TEXTO DE LEITURA>
════
Veja-se só: é um facto que hoje a concentração de riqueza nas mãos de alguns é uma das maiores que alguma vez existiu na história. No entanto, não se poderá dizer que vivemos no mundo onde a pobreza prolifera como em tempos antes do 25 de Abril ou na Grande Depressão. O mesmo pode dizer-se sobre o conflito armado; vivemos num dos períodos históricos mais pacíficos desde que há registo, e, no entanto, a crueldade da guerra paira sobre as nossas cabeças, mesmo no mundo ocidental. Usando a expressão bem portuguesa: vai-se andando.

Que fazer então sobre este mundo, em que tudo está assim-assim, nem muito ricos nem muito pobres, nem muito amigos nem muito inimigos, nem muito felizes nem terrivelmente descontentes? A realidade torna-nos cada vez mais dormentes, e talvez por necessidade biológica cada vez mais focada no que a nós como indivíduos diz respeito: o nosso bem-estar, as nossas oportunidades, os nossos afazeres em detrimento das nossas necessidades colectivas. Ouve-se muito dizer por esta altura que não há nada a fazer, o mundo é assim, e ninguém o mudará. A letargia não só habita a concepção do mundo dentro da cabeça de cada um de nós, como contagia o nosso âmago, a própria concepção de nós mesmos. É uma verdadeira pandemia, muito alarmante por sinal.

O zeitgeist (conceito alemão do espírito dos tempos) leva-me a recordar as minhas batalhas contra a depressão. Como é difícil revoltarmo-nos contra nós mesmos quando tudo parece sombrio, quando estamos perdidos e a habitar um corpo que jamais nos pertence. Quando negamos partes da nossa existência, quando não admitimos a nossa doença, quando sentimos que mais nada nos trará alegria de volta, a melhor opção, a mais óbvia e coerente, é desistir. Sinto que muitas pessoas já desistiram e ainda não o sabem. É particularmente perigoso negarmo-nos como seres que pensam, que pertencem a uma classe social, que habitam uma aldeia ou cidade, que trabalham, que partilham espaço e pensamento com outros seres como nós. Tal como nessa terrível condição mental, não é possível voltarmo-nos a ligar com a nossa essência se não procurarmos ajuda, e nos voltarmos a assumir como somos.

Como noutros tempos, a nossa acção colectiva tem potencial para mudar o mundo. Seja para preservar espaços verdes para os nossos filhos, seja por um trabalho em condições dignas, por uma sociedade que nos respeite, não deixe ninguém para trás, enfim, uma sociedade onde a vida boa para todos é possível. A história tem exemplos infindáveis de que é possível tratar esta letargia, esta maleita. Começar uma análise da nossa consciência é essencial, e nessa viagem encontrarmos os nossos companheiros de viagem, outras pessoas despedaçadas pela realidade e que estejam dispostas a revoltarem-se alegre e determinadamente por um lar, uma cidade, um país, por causas que ansiamos. Isso implica percebermos que mesmo que não nos interessemos pela política, a política trata de se interessar em nós. E chega o momento de escolher: deixar que falem por nós, apáticos e retalhados, ou tomarmos as rédeas do nosso destino e desafiarmos este estado das coisas, em que nada parece ser muito verdadeiro ou falso, bom ou mau, cínico ou honesto?

Como nas lutas internas que todos enfrentamos — e nisso a jornada pela preservação da saúde mental ensina-nos valiosas lições — se achamos verdadeiramente que a vida merece ser vivida intensamente, se queremos um futuro melhor para os nossos filhos e filhas, irmãos e irmãs, temos uma única opção: gritarmos ao mundo a nossa vontade de sermos felizes, de chorar e de rir. Pelo caminho certamente iremos reconhecer que todos estes atos são políticos, que somos seres que precisam da política, e que, se quisermos, podemos aspirar a ter boas políticas e boas pessoas na política. Basta escolher estar e ser, na política tal como na vida.
════
TAREFA> Segundo o texto de leitura, o que designa o conceito alemão zeitgeist?
════
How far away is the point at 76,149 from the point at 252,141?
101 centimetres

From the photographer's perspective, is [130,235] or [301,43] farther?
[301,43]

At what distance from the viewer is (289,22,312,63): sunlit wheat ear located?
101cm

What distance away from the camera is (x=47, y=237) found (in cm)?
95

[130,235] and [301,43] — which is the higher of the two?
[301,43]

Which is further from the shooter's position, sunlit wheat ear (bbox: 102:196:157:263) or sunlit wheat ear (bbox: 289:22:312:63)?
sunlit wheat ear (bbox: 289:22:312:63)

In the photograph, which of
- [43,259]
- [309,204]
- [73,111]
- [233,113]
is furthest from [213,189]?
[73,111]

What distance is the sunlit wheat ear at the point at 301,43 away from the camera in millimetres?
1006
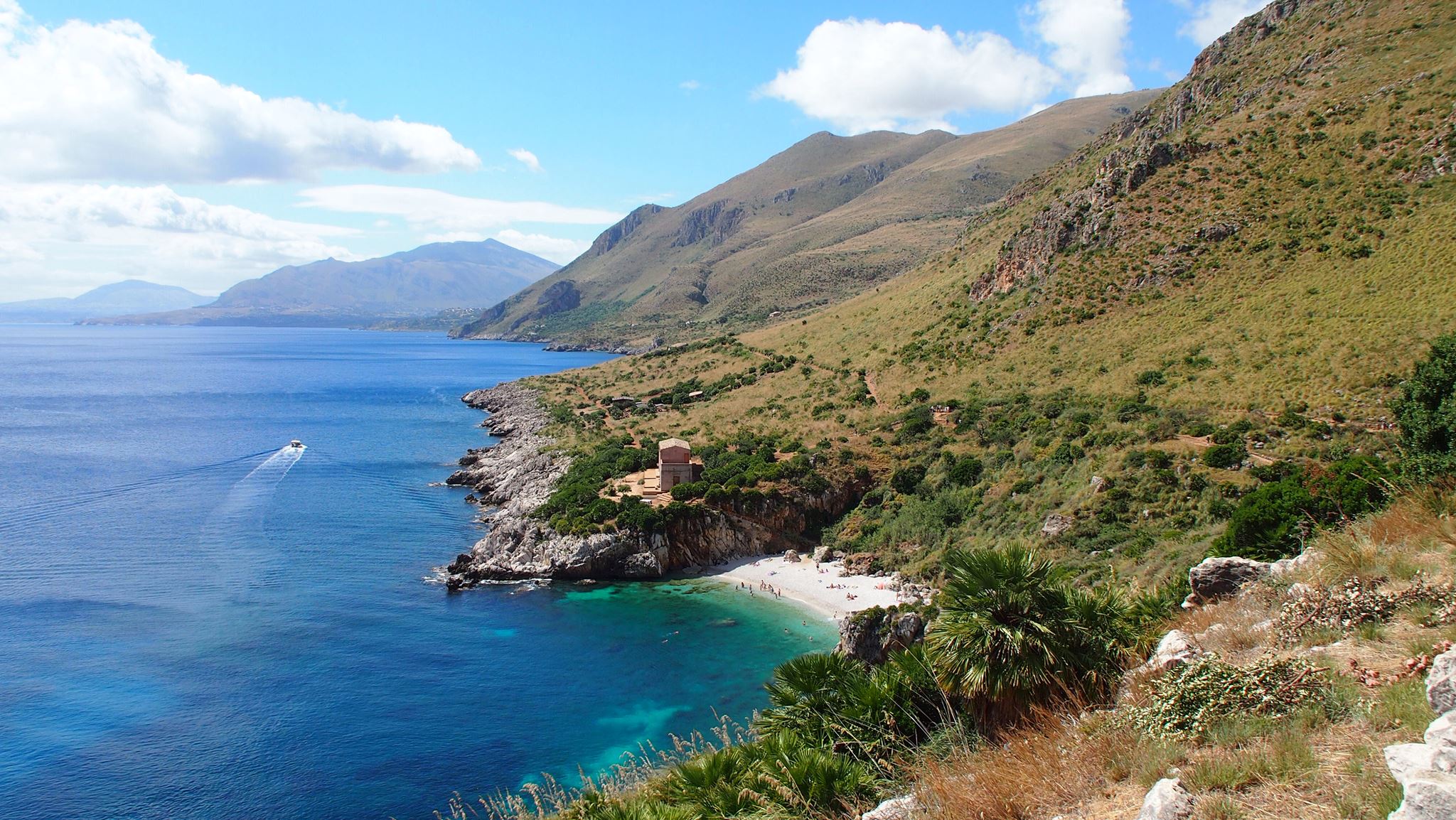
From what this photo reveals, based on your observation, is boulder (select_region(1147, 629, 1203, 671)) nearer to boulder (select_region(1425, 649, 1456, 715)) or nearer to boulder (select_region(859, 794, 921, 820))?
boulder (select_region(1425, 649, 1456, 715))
════
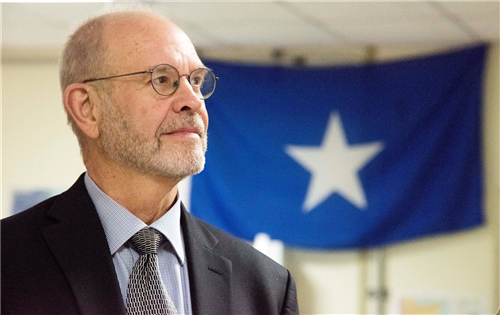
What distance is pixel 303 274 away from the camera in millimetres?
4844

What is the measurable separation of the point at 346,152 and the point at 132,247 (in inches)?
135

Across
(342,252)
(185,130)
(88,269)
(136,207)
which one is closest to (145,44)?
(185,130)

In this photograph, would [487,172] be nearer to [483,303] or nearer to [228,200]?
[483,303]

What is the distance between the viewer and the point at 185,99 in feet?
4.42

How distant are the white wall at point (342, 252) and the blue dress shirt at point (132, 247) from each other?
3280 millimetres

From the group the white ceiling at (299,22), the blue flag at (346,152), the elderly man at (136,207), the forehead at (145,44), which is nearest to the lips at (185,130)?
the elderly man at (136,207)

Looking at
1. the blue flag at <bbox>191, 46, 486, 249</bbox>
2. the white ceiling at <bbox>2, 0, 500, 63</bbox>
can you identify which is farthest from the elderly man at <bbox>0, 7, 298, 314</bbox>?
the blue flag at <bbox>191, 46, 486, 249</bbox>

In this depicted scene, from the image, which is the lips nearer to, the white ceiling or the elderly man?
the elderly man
════
RESPOSTA> O espírito dos tempos.